### EXTRAIT DU TEXTE
G Dans la mesure où l’on distingue très nettement intégration, assimilation et communautarisme, il y a une question qui se pose, à savoir (selon la notice de Wikipédia sur l’intégration) : «  L’intégration républicaine fonctionne-t-elle encore aujourd’hui face à la diversité culturelle ? ». La réponse (selon la même source) consiste à dire qu’il y a trois mécanismes traditionnels de l’intégration républicaine : « l’école laïque, instituée par Jules Ferry en 1883, obligatoire et gratuite pour tous les enfants résidants sur le sol français, la maîtrise de la langue partagée, le français, et le droit de la nationalité fondé sur le droit du sol. » Or, aujourd’hui, est introduite une remise en cause de l’intégration, d’une part, par la critique de l’école considérée comme inefficace dans son rôle d’intégration, d’autre part, par le retour aux revendications liées à la pratique des langues régionales, et enfin par le consensus sur le droit à la nationalité, laquelle aujourd’hui fait l’objet d’un débat, puisque la dernière mouture de ce droit, en 2002, c’est le fameux entretien individuel pour évaluer les connaissances de la langue et des droits et devoirs pour les candidats à la nationalisation.

G Une étude génétique très récente sur des ossements d’individus datant de plus de trente mille ans et provenant de plusieurs endroits de la Terre, montre que nous avons un patrimoine commun et que nous sommes tous des descendants de migrants. Nous commençons à mieux connaître les milliers de migrations qui ont constitué nos sociétés. La migration de tout temps et ce qui fut « l’assimilation » sont donc presque  aussi vieilles que ce monde d’humains. Dans notre époque actuelle, nous n’utilisons pas ce terme d’assimilation, qui, à la différence de l’intégration, sous-entend que les nouveaux arrivants devraient abandonner toute différence pour être dans un modèle standard, ce qui est contraire à la notion de progrès et d’humanisme. L’intégration ne se fait pas toujours naturellement et peut parfois créer quelques points de tension. Alors, nous sommes devant (pour le moins) trois possibilités/
1°) S’arc-bouter sur son modèle ; c’est l’assimilation à tout prix, presque de « l’acclimatation ». C’est un point vue dont un courant politique a fait son fonds de commerce.
2°) S’ouvrir à d’autres cultures, à d’autres traditions, en tâchant de sauver ce qui nous semble essentiel pour le maintien du lien social, ce qui culturellement crée la continuité d’une nation ; autrement dit, c’est construire sans détruire.

### JEU DE DONNÉES
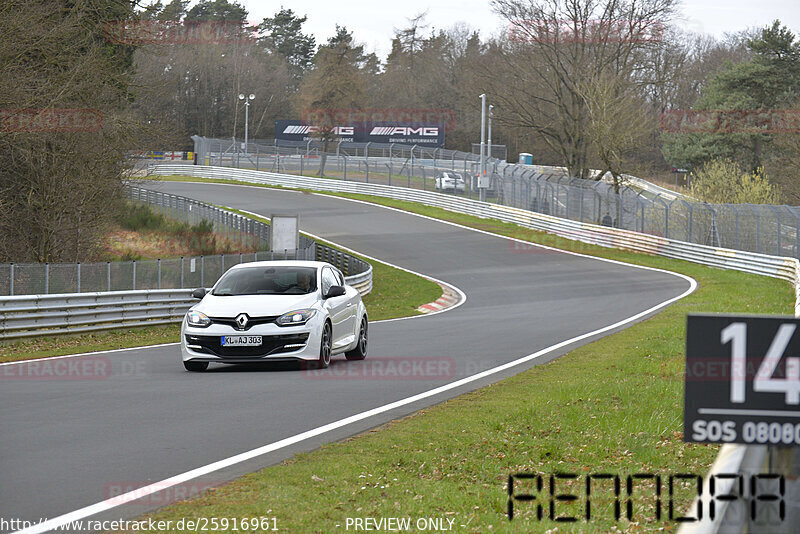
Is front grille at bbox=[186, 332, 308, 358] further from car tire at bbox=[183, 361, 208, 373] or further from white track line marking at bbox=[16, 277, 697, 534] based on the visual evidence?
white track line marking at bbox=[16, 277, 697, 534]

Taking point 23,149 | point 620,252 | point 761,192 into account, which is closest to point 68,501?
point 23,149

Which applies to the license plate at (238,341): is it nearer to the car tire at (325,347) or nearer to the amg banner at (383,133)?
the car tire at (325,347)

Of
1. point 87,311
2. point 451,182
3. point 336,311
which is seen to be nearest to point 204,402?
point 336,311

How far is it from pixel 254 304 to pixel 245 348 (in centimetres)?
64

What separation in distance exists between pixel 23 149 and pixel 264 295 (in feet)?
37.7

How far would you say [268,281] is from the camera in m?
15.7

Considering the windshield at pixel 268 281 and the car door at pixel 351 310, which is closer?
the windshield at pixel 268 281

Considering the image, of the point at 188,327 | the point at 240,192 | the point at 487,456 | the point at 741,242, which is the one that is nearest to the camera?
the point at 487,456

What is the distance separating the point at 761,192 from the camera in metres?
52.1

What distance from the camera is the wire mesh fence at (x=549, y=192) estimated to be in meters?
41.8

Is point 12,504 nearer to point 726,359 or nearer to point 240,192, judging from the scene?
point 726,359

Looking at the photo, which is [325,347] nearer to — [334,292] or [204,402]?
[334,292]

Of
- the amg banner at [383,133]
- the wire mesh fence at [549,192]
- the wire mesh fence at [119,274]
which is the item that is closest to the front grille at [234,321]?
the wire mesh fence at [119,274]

### OBJECTIF
Dans le texte sur l'intégration, plus haut, recopiez mot pour mot le passage qui commence par les mots « 2°) S’ouvrir à » et qui se termine par « construire sans détruire. ».

### RÉPONSE ATTENDUE
2°) S’ouvrir à d’autres cultures, à d’autres traditions, en tâchant de sauver ce qui nous semble essentiel pour le maintien du lien social, ce qui culturellement crée la continuité d’une nation ; autrement dit, c’est construire sans détruire.